The hires matter more than the sale. Amanda Farough’s background in games media and community strategy typically translates to clearer messaging and player-first communication—useful for a studio building continuity across multiple narrative releases. Mike Futter (author of The GameDev Business Handbook and a longtime indie biz-dev consultant) is the kind of operator who helps small teams avoid nasty surprises around contracts, funding, and partnerships. If you’re teasing a shared universe, you need the infrastructure to ship consistently and keep expectations aligned. These are the kinds of hires you make when you’re planning the next two games, not just the next patch.
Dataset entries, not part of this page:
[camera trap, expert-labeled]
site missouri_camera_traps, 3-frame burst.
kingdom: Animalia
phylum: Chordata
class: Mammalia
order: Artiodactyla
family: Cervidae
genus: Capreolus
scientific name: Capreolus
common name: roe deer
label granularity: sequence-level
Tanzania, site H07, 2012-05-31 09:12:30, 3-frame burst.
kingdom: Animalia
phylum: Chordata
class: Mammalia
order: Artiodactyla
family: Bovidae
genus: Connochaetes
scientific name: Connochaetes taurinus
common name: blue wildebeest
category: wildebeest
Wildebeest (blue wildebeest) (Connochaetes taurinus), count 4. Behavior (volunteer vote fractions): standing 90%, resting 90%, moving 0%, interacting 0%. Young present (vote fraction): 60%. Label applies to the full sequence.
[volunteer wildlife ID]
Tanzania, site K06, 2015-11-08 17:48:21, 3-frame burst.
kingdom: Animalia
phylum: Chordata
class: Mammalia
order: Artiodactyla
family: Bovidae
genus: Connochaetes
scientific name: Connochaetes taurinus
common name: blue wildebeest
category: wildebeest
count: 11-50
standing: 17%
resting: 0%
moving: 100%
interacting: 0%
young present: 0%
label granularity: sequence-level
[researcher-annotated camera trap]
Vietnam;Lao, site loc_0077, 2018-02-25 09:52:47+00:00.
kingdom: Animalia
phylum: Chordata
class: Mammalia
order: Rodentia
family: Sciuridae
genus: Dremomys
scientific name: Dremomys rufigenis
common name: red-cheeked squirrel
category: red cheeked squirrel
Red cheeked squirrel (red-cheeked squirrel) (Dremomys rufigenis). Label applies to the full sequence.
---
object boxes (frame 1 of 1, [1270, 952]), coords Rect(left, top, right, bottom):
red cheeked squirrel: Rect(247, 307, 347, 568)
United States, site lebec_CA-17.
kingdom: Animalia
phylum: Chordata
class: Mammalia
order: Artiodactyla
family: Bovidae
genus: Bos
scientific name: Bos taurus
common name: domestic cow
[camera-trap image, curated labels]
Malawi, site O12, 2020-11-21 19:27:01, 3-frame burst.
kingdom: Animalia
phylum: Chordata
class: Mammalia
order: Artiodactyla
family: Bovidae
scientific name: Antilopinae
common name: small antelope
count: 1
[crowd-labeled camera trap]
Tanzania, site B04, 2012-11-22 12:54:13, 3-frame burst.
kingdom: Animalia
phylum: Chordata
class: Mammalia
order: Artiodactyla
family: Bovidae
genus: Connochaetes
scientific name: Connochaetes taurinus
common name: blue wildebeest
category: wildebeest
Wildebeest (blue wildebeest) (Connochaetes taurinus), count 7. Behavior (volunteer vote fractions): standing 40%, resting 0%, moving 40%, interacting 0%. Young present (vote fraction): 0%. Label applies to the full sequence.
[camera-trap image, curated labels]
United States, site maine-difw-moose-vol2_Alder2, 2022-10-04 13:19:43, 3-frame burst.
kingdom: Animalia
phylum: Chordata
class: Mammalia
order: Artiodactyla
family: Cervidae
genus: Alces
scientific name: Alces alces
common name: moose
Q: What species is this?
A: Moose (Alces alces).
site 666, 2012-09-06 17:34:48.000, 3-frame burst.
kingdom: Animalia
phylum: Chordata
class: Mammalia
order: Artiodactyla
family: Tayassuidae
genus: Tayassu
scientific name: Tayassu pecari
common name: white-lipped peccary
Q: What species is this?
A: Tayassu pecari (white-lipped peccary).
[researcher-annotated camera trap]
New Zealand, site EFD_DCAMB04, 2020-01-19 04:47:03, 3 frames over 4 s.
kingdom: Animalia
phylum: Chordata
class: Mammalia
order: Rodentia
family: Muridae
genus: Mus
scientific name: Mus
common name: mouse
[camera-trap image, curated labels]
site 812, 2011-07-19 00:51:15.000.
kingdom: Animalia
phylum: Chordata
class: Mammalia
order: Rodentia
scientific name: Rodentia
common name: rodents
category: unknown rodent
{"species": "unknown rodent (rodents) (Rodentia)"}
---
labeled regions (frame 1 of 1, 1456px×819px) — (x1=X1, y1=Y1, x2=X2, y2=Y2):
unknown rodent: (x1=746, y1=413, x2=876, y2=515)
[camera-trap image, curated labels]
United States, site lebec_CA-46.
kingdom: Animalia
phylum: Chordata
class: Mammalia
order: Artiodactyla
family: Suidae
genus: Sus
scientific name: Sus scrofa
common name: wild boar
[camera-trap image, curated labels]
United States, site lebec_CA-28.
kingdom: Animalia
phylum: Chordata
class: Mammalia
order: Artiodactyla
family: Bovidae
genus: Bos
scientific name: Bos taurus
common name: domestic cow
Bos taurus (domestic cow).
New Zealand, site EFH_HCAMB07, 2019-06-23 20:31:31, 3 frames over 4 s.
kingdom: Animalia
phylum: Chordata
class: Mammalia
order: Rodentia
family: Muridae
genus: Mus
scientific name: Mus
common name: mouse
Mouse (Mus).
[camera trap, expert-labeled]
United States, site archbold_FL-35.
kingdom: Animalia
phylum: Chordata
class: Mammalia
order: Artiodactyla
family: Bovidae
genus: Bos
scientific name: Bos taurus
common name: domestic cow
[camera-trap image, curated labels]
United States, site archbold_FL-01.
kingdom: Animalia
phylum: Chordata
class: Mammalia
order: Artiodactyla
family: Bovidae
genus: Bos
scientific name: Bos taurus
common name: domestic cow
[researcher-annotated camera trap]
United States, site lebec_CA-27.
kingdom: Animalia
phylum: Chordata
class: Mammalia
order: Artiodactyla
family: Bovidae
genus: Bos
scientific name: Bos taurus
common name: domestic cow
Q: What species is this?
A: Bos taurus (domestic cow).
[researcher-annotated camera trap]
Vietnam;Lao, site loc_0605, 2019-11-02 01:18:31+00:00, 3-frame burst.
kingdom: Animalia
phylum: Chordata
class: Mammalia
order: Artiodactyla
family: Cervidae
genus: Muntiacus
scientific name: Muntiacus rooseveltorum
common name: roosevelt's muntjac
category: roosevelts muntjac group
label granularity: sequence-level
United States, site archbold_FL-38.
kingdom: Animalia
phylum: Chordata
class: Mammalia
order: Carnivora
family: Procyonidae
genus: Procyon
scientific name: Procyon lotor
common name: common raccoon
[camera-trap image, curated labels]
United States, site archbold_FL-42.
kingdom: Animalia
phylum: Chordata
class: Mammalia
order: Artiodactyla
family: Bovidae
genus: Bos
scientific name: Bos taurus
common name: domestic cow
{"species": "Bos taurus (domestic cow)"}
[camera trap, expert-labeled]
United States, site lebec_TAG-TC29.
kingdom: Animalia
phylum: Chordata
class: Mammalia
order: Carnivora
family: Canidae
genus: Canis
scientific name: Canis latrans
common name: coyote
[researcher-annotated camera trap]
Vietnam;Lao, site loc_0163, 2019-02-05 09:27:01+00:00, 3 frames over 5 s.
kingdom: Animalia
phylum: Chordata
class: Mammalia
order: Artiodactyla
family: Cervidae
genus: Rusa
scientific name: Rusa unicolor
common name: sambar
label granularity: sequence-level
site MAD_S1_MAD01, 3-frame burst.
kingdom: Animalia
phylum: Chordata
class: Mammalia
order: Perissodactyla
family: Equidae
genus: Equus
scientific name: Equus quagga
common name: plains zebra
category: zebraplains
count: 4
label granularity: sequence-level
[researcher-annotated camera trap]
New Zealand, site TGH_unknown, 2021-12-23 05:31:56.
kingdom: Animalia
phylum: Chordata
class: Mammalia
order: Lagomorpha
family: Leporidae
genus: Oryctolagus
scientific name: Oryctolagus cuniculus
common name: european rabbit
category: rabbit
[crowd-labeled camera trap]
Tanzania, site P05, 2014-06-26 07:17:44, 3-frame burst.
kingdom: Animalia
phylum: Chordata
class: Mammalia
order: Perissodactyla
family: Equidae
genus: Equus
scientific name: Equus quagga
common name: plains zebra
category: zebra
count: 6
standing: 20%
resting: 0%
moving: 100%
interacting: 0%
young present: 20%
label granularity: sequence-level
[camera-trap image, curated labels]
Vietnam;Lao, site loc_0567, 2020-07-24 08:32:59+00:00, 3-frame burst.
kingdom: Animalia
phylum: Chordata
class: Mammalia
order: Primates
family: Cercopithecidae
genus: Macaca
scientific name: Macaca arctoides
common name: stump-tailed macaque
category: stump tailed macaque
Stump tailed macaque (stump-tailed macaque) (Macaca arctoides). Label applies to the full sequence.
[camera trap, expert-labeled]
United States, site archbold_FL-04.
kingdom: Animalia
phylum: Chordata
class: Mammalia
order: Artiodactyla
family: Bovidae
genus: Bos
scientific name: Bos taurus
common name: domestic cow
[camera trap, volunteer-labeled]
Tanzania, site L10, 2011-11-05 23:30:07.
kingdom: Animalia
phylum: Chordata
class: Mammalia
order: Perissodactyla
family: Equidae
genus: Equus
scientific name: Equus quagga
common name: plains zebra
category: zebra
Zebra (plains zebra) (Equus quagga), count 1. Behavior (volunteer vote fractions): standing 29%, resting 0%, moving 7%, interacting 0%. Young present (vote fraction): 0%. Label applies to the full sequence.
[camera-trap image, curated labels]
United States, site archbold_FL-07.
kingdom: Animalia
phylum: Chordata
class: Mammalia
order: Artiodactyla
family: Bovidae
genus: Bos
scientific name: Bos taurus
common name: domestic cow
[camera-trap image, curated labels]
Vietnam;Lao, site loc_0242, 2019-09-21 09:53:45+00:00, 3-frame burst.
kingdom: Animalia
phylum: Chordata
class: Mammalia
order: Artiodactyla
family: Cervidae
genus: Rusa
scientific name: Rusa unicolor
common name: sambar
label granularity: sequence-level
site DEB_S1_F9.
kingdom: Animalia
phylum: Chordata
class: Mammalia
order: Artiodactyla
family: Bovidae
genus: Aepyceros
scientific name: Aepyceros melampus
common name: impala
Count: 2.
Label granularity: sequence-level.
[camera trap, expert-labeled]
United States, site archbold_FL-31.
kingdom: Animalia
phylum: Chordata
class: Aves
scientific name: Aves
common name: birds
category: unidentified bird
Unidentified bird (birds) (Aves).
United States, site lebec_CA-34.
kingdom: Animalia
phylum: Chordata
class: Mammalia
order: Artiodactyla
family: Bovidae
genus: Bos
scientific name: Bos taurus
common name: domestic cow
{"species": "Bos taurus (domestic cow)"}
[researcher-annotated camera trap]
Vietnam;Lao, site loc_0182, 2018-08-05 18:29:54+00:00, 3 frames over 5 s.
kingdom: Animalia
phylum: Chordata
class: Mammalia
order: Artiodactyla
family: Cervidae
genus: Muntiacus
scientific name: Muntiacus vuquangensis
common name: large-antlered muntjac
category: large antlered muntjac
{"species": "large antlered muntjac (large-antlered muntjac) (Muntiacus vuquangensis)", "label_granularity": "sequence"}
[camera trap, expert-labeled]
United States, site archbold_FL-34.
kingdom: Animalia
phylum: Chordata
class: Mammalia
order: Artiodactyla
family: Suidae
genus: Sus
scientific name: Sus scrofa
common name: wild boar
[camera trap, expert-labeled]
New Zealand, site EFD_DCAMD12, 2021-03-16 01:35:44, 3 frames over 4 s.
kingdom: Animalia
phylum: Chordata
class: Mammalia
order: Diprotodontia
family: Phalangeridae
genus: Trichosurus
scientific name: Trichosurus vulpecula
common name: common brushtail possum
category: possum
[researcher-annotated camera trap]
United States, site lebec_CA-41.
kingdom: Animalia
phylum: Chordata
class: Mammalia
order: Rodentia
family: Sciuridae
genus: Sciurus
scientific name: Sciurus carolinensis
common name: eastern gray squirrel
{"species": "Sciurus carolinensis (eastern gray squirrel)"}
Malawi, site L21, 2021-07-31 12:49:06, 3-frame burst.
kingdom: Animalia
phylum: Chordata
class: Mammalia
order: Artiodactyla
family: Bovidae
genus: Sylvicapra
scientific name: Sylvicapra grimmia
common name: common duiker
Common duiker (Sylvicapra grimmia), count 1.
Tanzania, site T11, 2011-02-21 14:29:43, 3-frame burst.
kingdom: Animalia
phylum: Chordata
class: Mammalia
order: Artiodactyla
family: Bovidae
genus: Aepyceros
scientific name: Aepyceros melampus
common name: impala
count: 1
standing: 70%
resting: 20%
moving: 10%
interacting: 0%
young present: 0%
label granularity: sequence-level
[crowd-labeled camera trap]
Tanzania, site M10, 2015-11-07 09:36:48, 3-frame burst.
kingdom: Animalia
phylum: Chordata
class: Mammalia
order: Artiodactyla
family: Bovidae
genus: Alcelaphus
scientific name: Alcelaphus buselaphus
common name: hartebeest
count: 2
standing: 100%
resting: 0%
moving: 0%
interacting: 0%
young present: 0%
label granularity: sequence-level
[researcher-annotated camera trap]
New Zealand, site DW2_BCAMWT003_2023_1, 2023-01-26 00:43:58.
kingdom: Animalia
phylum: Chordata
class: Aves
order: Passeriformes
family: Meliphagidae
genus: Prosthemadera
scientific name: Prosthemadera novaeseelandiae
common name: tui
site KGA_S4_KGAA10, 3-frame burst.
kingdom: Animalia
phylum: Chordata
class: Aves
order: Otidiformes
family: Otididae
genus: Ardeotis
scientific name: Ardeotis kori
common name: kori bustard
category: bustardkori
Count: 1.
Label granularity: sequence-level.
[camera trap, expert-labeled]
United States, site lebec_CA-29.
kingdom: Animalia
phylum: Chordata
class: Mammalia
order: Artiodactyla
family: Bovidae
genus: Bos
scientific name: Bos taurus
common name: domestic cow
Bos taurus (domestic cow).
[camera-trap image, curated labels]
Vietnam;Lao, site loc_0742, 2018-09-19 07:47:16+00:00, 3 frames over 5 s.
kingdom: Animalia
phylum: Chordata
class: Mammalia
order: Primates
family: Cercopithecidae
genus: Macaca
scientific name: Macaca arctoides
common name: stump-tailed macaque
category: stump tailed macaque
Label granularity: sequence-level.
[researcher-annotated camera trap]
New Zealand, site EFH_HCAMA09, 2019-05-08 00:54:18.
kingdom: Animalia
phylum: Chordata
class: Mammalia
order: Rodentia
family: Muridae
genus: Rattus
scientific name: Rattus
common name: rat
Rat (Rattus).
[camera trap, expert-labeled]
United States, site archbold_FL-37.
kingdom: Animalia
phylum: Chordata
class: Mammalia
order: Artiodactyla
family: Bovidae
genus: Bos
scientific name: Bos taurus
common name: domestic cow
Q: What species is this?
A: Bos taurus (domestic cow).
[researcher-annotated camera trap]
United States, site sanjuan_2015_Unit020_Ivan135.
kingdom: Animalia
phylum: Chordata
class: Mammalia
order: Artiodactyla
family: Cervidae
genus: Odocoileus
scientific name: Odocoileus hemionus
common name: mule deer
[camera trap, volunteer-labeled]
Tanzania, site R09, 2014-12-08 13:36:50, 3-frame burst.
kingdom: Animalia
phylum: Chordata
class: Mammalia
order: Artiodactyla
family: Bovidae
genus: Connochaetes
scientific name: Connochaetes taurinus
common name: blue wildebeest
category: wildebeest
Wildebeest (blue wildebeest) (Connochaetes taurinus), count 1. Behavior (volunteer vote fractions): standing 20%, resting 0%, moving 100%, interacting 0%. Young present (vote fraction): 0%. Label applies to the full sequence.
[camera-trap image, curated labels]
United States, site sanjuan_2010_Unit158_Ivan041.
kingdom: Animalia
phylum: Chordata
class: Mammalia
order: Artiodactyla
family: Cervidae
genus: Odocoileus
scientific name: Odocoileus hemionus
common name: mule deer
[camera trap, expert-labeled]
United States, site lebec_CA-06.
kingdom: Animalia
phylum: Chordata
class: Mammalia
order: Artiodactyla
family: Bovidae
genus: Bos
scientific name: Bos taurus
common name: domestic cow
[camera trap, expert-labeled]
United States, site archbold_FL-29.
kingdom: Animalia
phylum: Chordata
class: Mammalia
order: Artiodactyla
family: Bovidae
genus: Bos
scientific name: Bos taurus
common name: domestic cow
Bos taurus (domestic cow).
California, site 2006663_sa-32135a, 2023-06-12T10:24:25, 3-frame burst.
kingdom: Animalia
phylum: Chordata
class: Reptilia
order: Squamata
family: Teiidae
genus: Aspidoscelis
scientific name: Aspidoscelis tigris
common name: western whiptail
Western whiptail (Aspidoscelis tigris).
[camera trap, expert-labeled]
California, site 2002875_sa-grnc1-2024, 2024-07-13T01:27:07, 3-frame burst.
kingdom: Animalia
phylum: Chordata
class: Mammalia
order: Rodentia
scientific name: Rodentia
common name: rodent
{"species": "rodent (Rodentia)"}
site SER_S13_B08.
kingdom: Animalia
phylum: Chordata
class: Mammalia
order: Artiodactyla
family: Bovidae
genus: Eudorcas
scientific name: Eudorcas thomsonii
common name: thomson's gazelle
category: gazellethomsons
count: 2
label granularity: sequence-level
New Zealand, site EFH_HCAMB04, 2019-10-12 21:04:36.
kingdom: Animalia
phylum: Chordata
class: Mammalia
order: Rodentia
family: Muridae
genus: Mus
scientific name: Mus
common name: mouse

“Shared universe” can be hollow marketing—or it can pay off. Remedy’s connected universe (Control, Alan Wake) set a high bar; The Dark Pictures Anthology shows the appeal of standalone stories bound by tone and lore. Joni Evers already has the narrative bones for this approach: a small-town setting, generational trauma, and hauntings that feel personal rather than cosmic. If Causeway keeps the focus on character-driven horror and lets each entry stand alone with subtle connective tissue—recurring locations, cross-referenced newspaper clippings, familiar side characters—that’s a win. What I don’t want is wiki-bait lore dumps or cliffhangers that turn a self-contained story into homework.
This caught my attention because it’s an indie doing the grown-up thing: take control, hire leadership with actual craft, and set the table for a consistent release cadence. If you bounced off Joni Evers at launch, the discount makes a revisit low-risk. If you love narrative-forward horror—Oxenfree, Finch, Layers of Fear’s quieter moments—this sits comfortably in that space. I’m hopeful the shared-universe pitch means Causeway doubles down on human-scale horror rather than chasing trendier PT-like jump-scare loops. Keep the pressure internal, keep the hauntings personal, and give us payoffs that respect our time.

Causeway Studios relaunched The Haunting of Joni Evers with a 30% Scream Fest discount, took back publishing control, hired seasoned leadership, and teased a shared universe. No new content was promised today, but the moves set the stage for smarter updates and a follow-up that could turn Joni’s world into a compelling anthology—if they keep the focus on character-driven dread over lore bloat.